For some, withholding the writer’s voice might seem to contradict an essential mission to promote the Zionist cause. Yet here too, objective, fact-based journalism serves the greater goal. Our Jewish day schools work to inculcate a certain perspective, from which any graduate would view Israel’s existence and place in the world as politically, religiously and personally important. A reporter’s perspective starts from such a place and then reaches out as widely as possible, seeking a maximalist view and sharing as many viewpoints and as much information as it can. (Bias, on the other hand, ignores some facts in favor of others in order to support a desired conclusion.)

It’s perspective that creates the ground in which a true and honest Zionism can be planted. Just as American patriotism is not undermined by an honest accounting of, say, the Civil War, Zionism need not be weakened by exposure to its controversies or difficulties. Looking honestly at the facts of Israel’s current situation while still in school creates the possibility of incorporating them into a worldview that is honest and that develops ideas and opinions naturally. It should be the goal of any institution that cares about the long-term orientation of Jewish young adults that they recognize more than one perspective on what is happening there — in other words, that they hold a Jewish perspective that is also congruent with the facts, including facts occurring outside their own communities.

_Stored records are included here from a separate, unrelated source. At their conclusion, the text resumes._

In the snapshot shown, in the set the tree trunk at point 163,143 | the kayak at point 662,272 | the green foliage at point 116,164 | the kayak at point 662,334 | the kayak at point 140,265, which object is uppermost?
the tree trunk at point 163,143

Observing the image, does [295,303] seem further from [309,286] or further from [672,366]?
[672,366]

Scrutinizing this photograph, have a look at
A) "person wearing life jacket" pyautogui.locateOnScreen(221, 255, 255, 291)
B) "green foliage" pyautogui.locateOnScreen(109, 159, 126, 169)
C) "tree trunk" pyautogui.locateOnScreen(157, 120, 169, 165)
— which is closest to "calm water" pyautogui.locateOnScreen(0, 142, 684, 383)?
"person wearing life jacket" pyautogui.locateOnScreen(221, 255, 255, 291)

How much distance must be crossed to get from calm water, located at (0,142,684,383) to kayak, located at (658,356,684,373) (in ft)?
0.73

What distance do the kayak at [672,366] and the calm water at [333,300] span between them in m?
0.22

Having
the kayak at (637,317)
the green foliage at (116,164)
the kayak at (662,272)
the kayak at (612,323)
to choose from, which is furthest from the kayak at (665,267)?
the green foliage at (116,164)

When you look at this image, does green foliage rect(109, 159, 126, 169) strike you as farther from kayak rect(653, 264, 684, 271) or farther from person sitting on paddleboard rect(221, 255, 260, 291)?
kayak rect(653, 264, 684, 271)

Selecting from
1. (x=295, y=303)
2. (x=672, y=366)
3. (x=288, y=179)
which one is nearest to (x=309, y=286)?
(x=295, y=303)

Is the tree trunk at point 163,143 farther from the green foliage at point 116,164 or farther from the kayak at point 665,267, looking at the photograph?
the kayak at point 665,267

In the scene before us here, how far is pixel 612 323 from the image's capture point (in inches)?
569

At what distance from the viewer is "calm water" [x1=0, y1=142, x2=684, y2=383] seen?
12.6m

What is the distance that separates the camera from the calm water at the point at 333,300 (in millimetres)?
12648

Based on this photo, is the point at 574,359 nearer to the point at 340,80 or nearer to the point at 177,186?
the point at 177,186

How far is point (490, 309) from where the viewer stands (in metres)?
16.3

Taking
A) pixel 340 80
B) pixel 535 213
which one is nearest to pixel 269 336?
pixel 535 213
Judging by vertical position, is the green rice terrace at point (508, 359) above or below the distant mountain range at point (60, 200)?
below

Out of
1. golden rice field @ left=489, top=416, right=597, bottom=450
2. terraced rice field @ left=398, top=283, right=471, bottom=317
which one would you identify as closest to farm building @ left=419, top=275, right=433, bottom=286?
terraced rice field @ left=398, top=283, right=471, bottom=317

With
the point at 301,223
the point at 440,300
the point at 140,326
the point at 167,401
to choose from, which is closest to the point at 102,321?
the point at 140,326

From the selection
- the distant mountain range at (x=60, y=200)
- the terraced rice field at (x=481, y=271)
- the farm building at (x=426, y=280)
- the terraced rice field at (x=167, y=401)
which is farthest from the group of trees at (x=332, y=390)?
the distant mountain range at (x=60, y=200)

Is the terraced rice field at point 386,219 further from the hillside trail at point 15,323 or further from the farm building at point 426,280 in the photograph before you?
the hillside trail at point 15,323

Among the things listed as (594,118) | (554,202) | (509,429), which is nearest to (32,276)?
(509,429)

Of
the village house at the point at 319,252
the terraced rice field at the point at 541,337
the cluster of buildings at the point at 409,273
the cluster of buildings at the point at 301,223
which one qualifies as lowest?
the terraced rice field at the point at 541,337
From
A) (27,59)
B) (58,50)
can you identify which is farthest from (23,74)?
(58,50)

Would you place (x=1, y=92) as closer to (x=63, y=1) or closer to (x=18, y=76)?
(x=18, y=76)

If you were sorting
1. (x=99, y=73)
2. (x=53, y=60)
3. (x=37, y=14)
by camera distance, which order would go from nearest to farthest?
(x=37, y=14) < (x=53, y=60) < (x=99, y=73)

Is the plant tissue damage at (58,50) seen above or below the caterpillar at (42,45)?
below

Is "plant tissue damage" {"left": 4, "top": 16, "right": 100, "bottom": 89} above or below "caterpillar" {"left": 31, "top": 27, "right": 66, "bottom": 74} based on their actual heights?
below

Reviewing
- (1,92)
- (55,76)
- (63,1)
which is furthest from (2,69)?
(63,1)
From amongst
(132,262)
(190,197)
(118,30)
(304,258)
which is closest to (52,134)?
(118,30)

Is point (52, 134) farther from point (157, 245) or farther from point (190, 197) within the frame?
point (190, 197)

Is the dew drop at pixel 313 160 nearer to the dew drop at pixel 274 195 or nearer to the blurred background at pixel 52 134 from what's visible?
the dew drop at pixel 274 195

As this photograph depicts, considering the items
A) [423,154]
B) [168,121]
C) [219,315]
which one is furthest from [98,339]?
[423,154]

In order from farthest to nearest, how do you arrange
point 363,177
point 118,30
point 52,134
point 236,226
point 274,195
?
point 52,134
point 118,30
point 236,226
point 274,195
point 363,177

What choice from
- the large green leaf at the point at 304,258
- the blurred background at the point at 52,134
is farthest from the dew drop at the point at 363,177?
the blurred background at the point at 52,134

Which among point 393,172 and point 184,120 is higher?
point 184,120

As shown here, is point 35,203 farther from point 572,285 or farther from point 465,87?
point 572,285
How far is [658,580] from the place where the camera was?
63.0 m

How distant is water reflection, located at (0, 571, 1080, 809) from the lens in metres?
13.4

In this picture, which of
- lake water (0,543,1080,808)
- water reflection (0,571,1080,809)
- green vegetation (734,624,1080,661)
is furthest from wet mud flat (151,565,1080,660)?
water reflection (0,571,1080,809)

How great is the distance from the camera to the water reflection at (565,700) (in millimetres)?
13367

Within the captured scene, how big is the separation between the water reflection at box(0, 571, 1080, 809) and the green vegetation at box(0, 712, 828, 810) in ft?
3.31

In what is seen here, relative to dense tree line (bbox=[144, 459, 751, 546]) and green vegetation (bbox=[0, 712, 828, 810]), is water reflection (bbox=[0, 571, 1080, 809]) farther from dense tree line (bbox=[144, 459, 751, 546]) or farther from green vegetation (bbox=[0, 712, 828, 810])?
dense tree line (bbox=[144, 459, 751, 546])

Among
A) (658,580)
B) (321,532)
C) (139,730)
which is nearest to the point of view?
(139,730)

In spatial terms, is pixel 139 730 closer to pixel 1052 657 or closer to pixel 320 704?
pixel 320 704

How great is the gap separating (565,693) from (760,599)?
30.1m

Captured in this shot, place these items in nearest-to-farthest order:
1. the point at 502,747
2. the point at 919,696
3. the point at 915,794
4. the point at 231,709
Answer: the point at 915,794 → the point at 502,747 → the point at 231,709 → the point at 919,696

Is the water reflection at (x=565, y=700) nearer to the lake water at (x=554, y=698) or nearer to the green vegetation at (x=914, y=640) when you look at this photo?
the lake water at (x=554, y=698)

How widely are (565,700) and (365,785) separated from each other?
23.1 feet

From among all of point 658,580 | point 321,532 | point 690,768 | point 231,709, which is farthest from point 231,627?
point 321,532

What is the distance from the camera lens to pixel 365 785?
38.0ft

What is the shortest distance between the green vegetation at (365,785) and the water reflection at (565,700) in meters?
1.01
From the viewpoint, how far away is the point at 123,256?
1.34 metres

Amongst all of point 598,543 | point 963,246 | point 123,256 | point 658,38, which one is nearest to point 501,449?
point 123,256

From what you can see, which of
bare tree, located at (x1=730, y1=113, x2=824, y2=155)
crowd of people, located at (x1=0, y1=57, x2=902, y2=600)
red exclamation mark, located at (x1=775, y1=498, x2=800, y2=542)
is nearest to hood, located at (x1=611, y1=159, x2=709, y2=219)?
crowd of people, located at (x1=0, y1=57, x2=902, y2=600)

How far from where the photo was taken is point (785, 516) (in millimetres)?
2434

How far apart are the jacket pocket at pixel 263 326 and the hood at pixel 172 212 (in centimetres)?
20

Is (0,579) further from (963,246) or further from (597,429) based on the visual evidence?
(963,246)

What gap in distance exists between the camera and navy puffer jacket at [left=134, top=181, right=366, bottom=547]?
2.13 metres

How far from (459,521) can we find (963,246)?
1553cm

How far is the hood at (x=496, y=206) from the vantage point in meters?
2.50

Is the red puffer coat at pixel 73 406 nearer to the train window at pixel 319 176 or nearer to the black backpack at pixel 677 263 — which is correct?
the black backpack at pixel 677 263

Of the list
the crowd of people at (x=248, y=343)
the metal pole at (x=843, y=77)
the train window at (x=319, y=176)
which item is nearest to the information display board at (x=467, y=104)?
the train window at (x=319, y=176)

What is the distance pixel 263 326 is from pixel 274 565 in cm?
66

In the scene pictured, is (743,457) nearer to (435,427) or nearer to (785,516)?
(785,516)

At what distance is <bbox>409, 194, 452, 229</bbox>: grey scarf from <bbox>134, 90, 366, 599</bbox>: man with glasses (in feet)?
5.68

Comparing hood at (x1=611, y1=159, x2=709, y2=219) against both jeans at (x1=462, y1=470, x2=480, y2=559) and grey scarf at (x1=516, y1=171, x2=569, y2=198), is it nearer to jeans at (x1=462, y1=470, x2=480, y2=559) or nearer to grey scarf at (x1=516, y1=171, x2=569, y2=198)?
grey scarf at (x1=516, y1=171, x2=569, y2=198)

Such an orientation would surely require courage among school administrators, whose fears of upsetting parents and donors are no doubt grounded in real situations and perhaps experience. But more and more Jewish high schools are starting or strengthening student news media, and three cities have at least two Jewish high schools building programs. As the future unwinds before us, empowering students to discover and share with their communities is perhaps the best gift that today’s educators — and the parents and philanthropies who fund them — can supply.

Joelle Keene is the executive director of the Jewish Scholastic Press Association. From 2003 to 2024 she was faculty advisor to the award-winning Boiling Point at Shalhevet High School in Los Angeles.